Quelque temps après cette pieuse exhortation, elle passa tranquillement de cette vie à une meilleure. Lorsqu'elle expira, l'abbé apprit par révélation qui elle était et la gloire dont elle jouissait dans le ciel. Son mari, par une inspiration divine, se rendit au monastère pour y voir sa chère Théodore ; il se fit religieux au même endroit, et passa le reste de ses jours dans la cellule de sa femme, avec laquelle il fut aussi inhumé.
On la peint parfois ayant devant elle un démon qui lui prend les mains comme pour la cajoler ou lui arracher son anneau : c'est une manière d'indiquer qu'après une vie exemplaire dans le mariage durant plusieurs années, elle se laissa entraîner une fois à l'adultère.

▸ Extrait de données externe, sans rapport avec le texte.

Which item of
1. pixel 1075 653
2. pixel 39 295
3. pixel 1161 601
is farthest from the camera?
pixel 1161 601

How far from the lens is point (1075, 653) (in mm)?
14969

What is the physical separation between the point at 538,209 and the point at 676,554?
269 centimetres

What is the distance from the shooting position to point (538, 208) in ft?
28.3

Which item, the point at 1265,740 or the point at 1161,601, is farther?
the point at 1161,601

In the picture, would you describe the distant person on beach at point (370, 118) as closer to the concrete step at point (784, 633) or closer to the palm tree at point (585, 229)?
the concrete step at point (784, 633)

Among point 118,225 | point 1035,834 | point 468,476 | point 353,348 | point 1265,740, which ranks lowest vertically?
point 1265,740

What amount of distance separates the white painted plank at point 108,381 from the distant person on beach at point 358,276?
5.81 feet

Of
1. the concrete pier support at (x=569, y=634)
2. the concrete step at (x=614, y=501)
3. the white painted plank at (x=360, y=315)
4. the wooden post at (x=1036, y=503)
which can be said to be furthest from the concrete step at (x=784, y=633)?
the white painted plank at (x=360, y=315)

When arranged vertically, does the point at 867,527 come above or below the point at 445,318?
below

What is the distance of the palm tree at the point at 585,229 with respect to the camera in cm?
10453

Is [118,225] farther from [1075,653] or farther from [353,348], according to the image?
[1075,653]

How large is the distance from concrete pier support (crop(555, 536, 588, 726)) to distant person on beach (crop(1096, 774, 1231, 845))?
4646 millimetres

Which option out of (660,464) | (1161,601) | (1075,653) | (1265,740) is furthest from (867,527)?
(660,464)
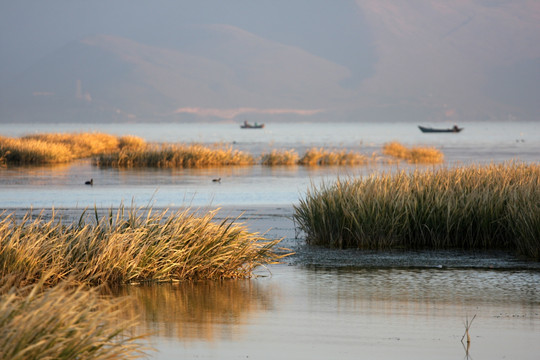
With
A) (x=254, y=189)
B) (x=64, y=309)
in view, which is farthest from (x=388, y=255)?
(x=254, y=189)

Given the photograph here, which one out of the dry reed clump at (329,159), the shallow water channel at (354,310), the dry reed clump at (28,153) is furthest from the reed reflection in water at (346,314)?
the dry reed clump at (28,153)

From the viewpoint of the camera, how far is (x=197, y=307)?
10.2 m

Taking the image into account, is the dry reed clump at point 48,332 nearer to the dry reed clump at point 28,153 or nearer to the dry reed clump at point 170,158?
the dry reed clump at point 170,158

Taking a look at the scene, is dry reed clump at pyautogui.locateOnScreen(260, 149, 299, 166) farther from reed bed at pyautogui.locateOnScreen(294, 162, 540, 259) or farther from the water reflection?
the water reflection

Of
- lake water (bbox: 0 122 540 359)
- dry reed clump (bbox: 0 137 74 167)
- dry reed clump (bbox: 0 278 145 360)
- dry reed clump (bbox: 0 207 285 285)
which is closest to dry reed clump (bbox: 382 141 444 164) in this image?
dry reed clump (bbox: 0 137 74 167)

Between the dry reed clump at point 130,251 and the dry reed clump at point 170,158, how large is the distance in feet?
114

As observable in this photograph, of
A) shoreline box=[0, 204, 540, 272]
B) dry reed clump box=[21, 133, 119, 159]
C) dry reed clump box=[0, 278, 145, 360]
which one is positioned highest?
dry reed clump box=[21, 133, 119, 159]

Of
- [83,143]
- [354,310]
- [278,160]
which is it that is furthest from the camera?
[83,143]

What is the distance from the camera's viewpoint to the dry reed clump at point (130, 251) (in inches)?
420

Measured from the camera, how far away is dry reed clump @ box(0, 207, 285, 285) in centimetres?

Nous avons tiré cette histoire de Métaphraste, et elle est rapportée au tome V de Surius.
Événements marquants
- Mariage vertueux à Alexandrie
- Chute dans l'adultère suite aux sollicitations d'un jeune libertin
- Fuite dans un monastère d'hommes sous un habit masculin pour faire pénitence
- Soumission à des travaux pénibles et des jeûnes rigoureux
- Accusation calomnieuse de paternité par une jeune fille
- Exclusion du monastère et vie d'ermite pendant sept ans avec l'enfant
- Réintégration au monastère et vie en cellule pendant deux ans
- Révélation de sa véritable identité à sa mort
Miracles
- Domptage d'un crocodile qui la porte sur son dos pour puiser de l'eau
- Guérison d'un portier mordu par une bête sauvage avec de l'huile
- Révélation divine de son identité à l'abbé au moment de son trépas
Citations
Ne demandez point quelle est votre naissance: il n'y a de véritable noblesse que celle que l'on acquiert par la vertu.